▶ STORED DATA:

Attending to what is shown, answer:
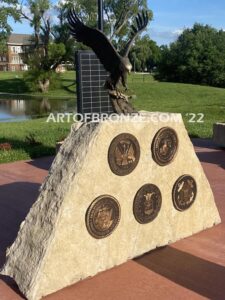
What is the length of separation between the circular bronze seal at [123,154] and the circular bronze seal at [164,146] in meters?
0.27

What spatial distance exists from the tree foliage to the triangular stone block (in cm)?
3618

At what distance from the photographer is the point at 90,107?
354 inches

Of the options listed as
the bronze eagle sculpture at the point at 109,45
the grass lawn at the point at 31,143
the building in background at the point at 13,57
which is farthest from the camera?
the building in background at the point at 13,57

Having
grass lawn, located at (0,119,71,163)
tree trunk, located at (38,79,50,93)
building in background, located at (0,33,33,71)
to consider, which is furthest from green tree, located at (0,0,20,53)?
building in background, located at (0,33,33,71)

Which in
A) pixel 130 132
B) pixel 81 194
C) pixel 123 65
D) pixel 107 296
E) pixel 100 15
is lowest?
pixel 107 296

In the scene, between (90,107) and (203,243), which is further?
(90,107)

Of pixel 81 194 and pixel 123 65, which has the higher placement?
pixel 123 65

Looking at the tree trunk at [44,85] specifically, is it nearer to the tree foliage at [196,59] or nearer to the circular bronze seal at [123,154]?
the tree foliage at [196,59]

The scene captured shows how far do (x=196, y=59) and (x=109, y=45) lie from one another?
122ft

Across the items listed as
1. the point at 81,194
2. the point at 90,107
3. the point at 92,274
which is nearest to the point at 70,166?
the point at 81,194

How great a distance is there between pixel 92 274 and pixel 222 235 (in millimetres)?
1754

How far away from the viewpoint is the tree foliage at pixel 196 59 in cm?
3953

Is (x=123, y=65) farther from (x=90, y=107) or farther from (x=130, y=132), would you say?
(x=90, y=107)

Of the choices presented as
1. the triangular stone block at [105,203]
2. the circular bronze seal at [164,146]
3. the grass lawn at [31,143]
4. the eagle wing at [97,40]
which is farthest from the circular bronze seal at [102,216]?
the grass lawn at [31,143]
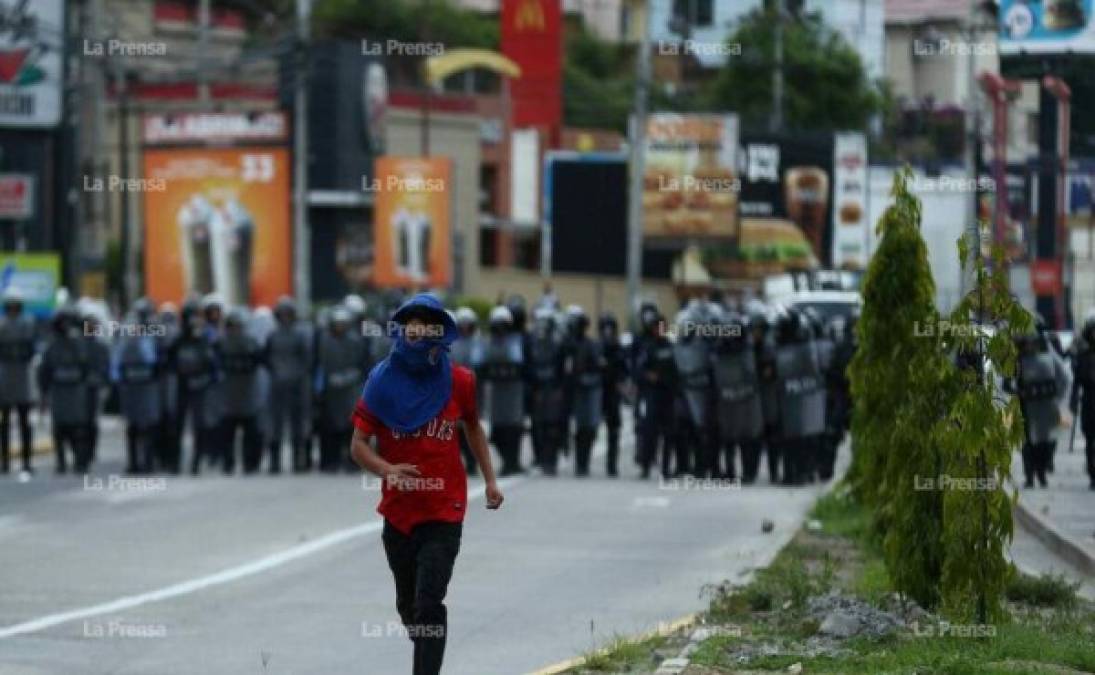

▶ EXERCISE BRIEF:
From the rows above, pull out every line that contains the string "pixel" and copy each one unchanged.

▶ COMPLETE OUTPUT:
A) pixel 130 132
B) pixel 81 194
C) pixel 123 65
D) pixel 107 296
E) pixel 100 15
pixel 107 296
Of pixel 81 194 and pixel 123 65, which has the higher placement?
pixel 123 65
How great a distance is there between pixel 92 274 and pixel 222 235 (in millimetres)?
How far away from the viewpoint is the tree foliage at pixel 196 59 in cm?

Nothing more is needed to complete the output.